(Beginning of Material for this task)

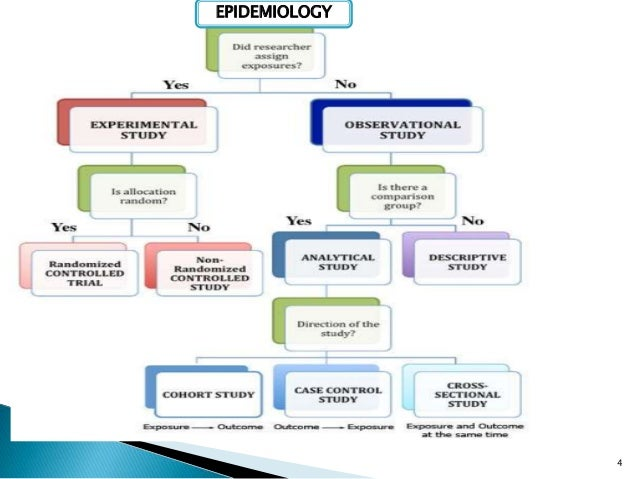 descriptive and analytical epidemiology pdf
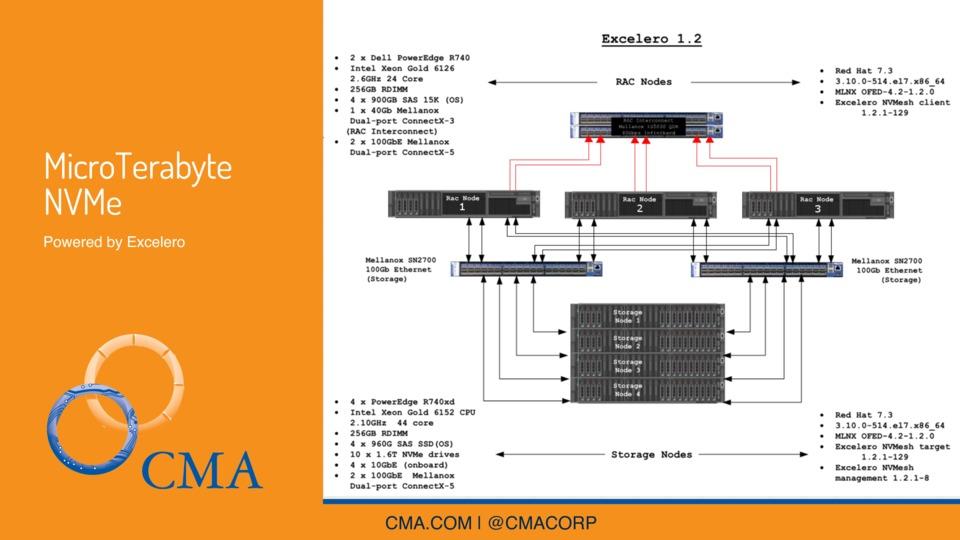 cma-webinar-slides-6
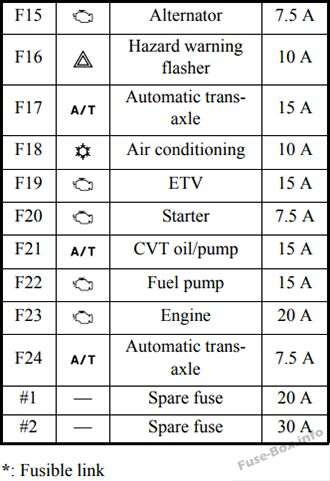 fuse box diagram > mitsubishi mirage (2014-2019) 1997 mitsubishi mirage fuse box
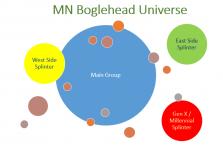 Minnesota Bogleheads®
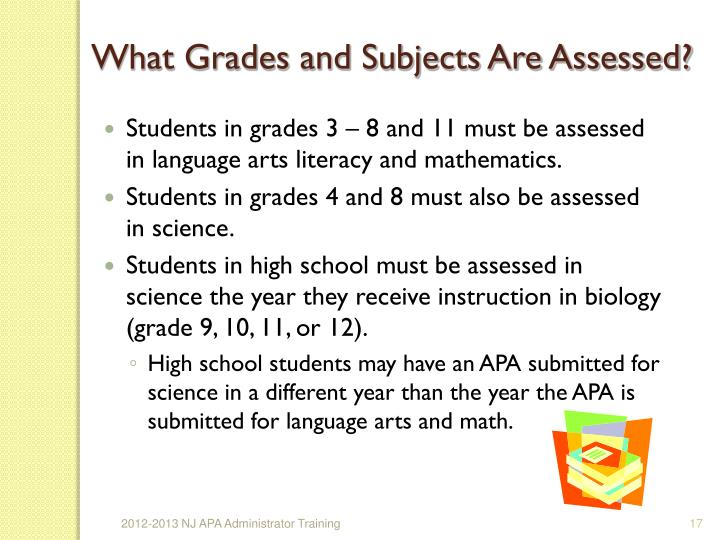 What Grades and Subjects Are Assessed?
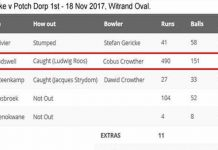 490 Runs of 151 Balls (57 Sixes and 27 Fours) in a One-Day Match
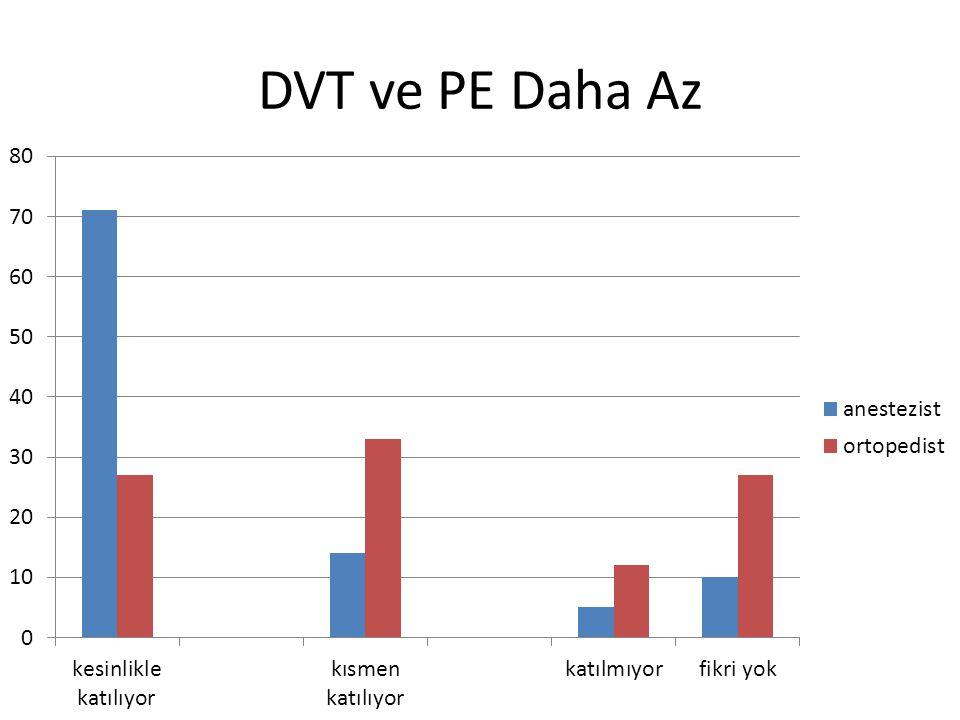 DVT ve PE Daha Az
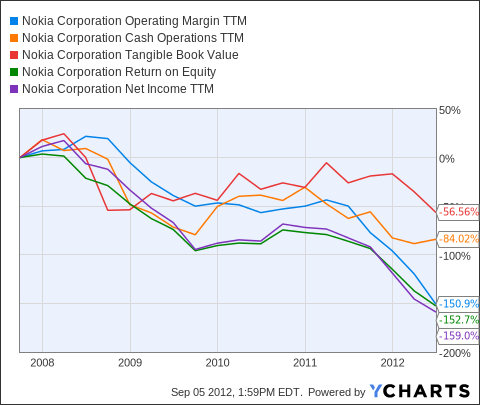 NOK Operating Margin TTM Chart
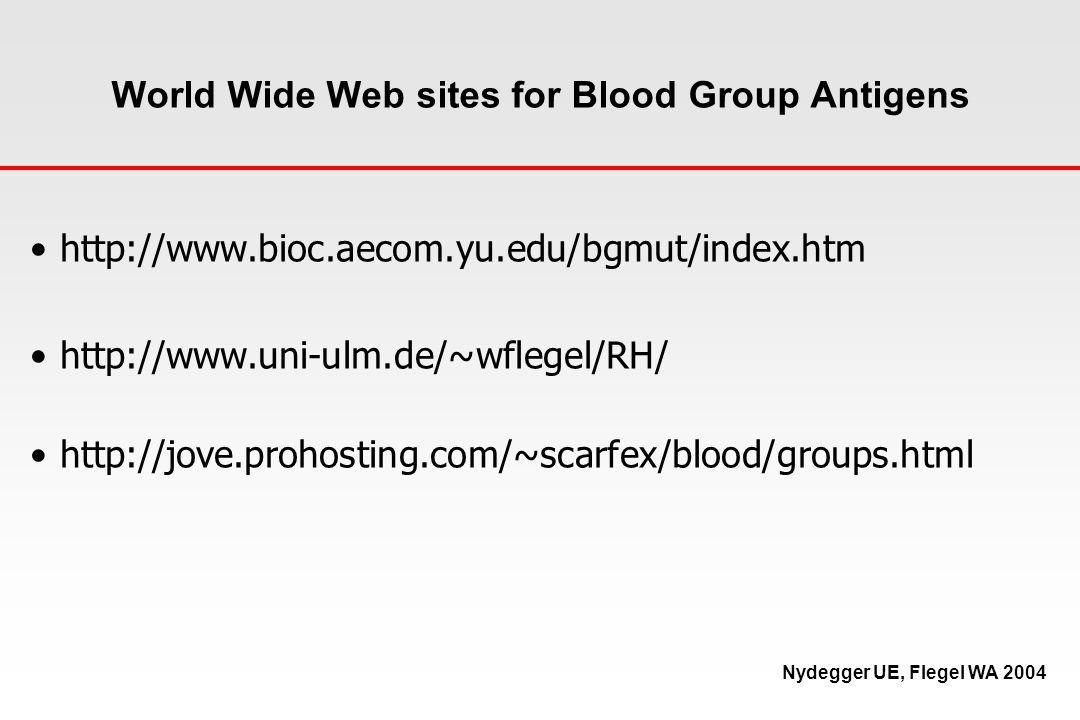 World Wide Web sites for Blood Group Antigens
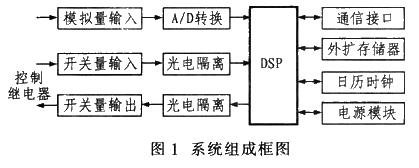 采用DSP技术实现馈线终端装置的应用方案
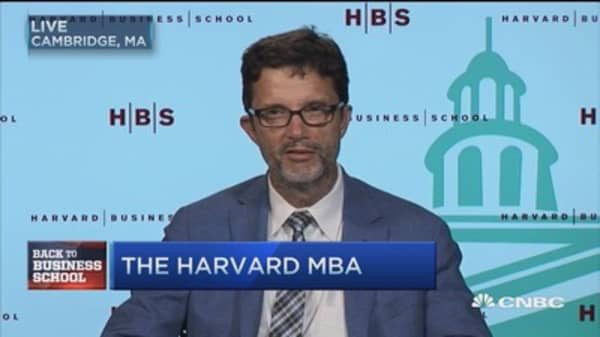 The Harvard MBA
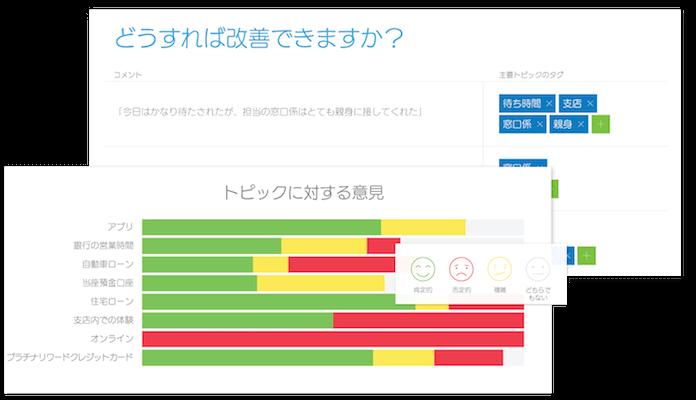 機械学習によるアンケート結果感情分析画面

(End of Material for this task)

Nothing but the lines from the first line of the records above to the line with "NOK Operating Margin TTM Chart", inclusive, should be transcribed exactly, and the pictures must be left out.

• Exercise solution
 descriptive and analytical epidemiology pdf
 cma-webinar-slides-6
 fuse box diagram > mitsubishi mirage (2014-2019) 1997 mitsubishi mirage fuse box
 Minnesota Bogleheads®
 What Grades and Subjects Are Assessed?
 490 Runs of 151 Balls (57 Sixes and 27 Fours) in a One-Day Match
 DVT ve PE Daha Az
 NOK Operating Margin TTM Chart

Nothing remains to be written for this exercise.